页面文本>
>>

他是苏州一家电器厂的厂长,主要生产的是家用吸尘器,销往欧美市场。他说这话是在4月初,传统的春季产品生产高峰已经过去,但对周智国来说,缺人的烦恼已经是一年中的常态。

过去十年,中国劳动力市场一直供不应求,当前的缺口已经达到了千万人以上(黄宇 摄)

过去10年,中国的劳动力市场一直供不应求,依靠增加工人工资已经无法自动恢复劳动力市场的供需平衡。根据研究者的保守估计,国内现在每年的劳动力缺口在千万人以上,第七次全国人口普查表明,未来10年及以后,这一缺口仍将继续扩大。
宋兆炜就在周智国抱怨的人力资源公司工作,负责招聘。他告诉本刊记者,公司把工人分为蓝领和灰领,蓝领即普通的操作工,灰领即技术工。“现在不管是蓝领还是灰领,招人的难度系数都越来越大。因为‘95后’‘00后’都不愿意进制造业,他们觉得工厂枯燥、不自由、乏味,更愿意去服务业,比如做外卖员、滴滴司机,还有现在很火的直播。”以前春节之后和8、9月份是宋兆炜一年中最忙碌的时候,现在他每个月都面临着招聘压力。
人口红利消失,年轻人到工厂的意愿减弱,导致工厂对人力资源公司的依赖越来越强,这个现象在我们考察的苏州尤其突出。
作为制造业重镇的苏州,其经济特征与华南的东莞、佛山等地有些差异,中小工厂相对较少,大型工厂更为聚集。随着这些工厂的成长壮大,在过去20多年中,苏州形成了一个庞大的人力资源产业。这个产业是观察劳动力市场变化的晴雨表。

苏州以外向型经济为主,大型工厂聚集,75%以上的用工来自各种人力中介(黄宇 摄)
苏州人力资源服务产业协会会长庄志告诉本刊记者,经过这些年的兼并整合,目前全苏州登记在册的人力资源公司还有3000多家,不包括大量夫妻店式的小中介。根据当地人社局一位工作人员的数据,各种人力公司承载着苏州全市75%的企业用工比例。
庄志在2002年创办的英格玛人力资源公司是其中的龙头之一,创立至今已经给各种工厂输送了四五百万工人。宋兆炜2012年大学毕业后就是进了这家公司。他说,以前只有年前节后招工压力大,现在一年四季都招不到人,而且工人流动越来越快。制造业的用工有波峰波谷,英格玛在顶峰的时候工人接近10万,平常也在5万上下,目前月离职率大概是10%,这意味着每个月都有近5000名工人流出。

英格玛人力资源集团董事长庄志(黄宇 摄)

前不久,庄志参加了苏州高新区组织的一个大型企业座谈会,会上有十多家苏州高新区用工规模最大的企业。
“我听下来最大的感受就是,大家都在跟政府抱怨招不到人,但很少有企业去想一个问题,就是你为什么招不到呢?是不是跟你自身的吸引力、岗位竞争力弱有关系呢?大家以前都习惯了大进大出,需要人的时候就拼命招,不需要人的时候就无情地把工人淘汰掉,根本不关心他们未来的职业发展。对这样的企业,员工当然是没有忠诚度可言的。”

<<

任务要求>
1. 将页面文本中从“宋兆炜就在周智国抱怨的人力资”开始、一直到“象在我们考察的苏州尤其突出。”为止的部分重写一遍，并把其中的“滴滴司机”换成“网约车司机”。
2. 根据页面文本回答下列问题：
(a) 目前全苏州登记在册的人力资源公司有多少家？
(b) 庄志是在哪一年创办英格玛人力资源公司的？
(c) 英格玛目前的月离职率大概是多少？

记录摘录>
>>

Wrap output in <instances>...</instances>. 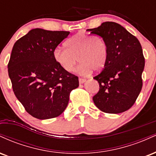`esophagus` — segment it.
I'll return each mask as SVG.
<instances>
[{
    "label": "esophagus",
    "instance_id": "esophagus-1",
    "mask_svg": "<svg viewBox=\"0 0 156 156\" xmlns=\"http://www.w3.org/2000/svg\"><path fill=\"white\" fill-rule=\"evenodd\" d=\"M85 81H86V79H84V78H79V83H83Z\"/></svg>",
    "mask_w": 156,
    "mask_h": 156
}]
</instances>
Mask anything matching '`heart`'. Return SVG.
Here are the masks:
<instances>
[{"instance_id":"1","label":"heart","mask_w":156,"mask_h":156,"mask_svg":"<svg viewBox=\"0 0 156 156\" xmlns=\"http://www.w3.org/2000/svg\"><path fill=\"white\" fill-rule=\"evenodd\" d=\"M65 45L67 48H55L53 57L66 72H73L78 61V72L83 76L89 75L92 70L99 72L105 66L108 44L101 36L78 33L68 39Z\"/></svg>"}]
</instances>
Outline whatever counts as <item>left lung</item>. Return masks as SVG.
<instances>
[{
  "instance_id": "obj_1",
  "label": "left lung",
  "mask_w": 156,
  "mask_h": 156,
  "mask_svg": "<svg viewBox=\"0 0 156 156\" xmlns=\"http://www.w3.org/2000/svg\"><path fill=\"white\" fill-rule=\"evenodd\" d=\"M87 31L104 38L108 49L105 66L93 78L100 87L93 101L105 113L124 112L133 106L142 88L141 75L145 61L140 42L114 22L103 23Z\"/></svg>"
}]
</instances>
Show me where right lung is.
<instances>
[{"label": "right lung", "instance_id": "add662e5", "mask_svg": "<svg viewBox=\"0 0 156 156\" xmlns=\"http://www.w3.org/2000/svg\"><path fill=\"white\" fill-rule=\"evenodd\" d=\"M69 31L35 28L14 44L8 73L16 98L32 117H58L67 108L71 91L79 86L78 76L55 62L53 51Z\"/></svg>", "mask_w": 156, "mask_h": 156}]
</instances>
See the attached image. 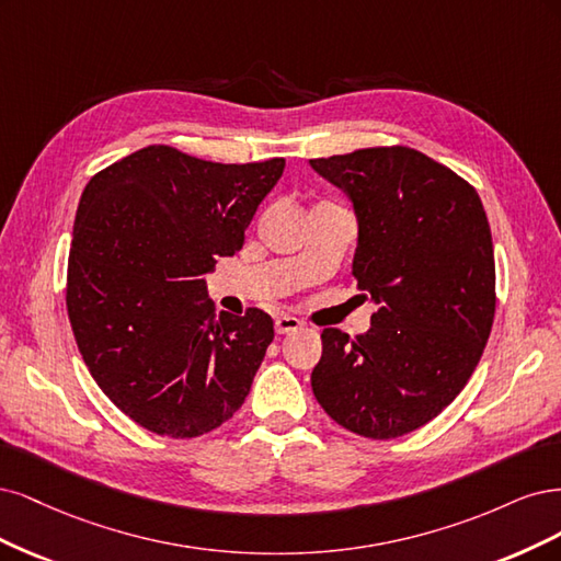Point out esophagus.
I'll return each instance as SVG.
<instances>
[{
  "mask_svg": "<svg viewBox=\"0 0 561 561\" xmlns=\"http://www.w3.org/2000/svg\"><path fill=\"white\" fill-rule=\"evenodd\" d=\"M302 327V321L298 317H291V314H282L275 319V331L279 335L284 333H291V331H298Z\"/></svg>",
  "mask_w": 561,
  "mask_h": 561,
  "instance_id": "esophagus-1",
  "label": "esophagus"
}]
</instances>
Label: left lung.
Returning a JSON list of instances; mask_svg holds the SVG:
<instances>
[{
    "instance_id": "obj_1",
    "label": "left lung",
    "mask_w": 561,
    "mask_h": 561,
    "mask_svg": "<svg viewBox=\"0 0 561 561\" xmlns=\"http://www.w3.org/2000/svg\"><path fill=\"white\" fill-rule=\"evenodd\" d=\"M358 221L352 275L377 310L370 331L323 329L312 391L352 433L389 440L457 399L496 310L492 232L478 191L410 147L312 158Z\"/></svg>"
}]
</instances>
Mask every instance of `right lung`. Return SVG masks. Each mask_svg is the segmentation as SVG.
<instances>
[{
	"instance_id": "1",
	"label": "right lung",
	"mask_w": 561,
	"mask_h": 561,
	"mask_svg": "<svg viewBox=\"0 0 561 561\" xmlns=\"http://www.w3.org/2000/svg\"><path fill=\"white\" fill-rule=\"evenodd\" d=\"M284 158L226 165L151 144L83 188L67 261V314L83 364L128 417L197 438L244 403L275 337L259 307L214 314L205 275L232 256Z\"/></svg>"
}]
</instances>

<<

任务答案>
1.
宋兆炜就在周智国抱怨的人力资源公司工作,负责招聘。他告诉本刊记者,公司把工人分为蓝领和灰领,蓝领即普通的操作工,灰领即技术工。“现在不管是蓝领还是灰领,招人的难度系数都越来越大。因为‘95后’‘00后’都不愿意进制造业,他们觉得工厂枯燥、不自由、乏味,更愿意去服务业,比如做外卖员、网约车司机,还有现在很火的直播。”以前春节之后和8、9月份是宋兆炜一年中最忙碌的时候,现在他每个月都面临着招聘压力。
人口红利消失,年轻人到工厂的意愿减弱,导致工厂对人力资源公司的依赖越来越强,这个现象在我们考察的苏州尤其突出。

2.
(a) 3000多家。
(b) 2002年。
(c) 大概是10%。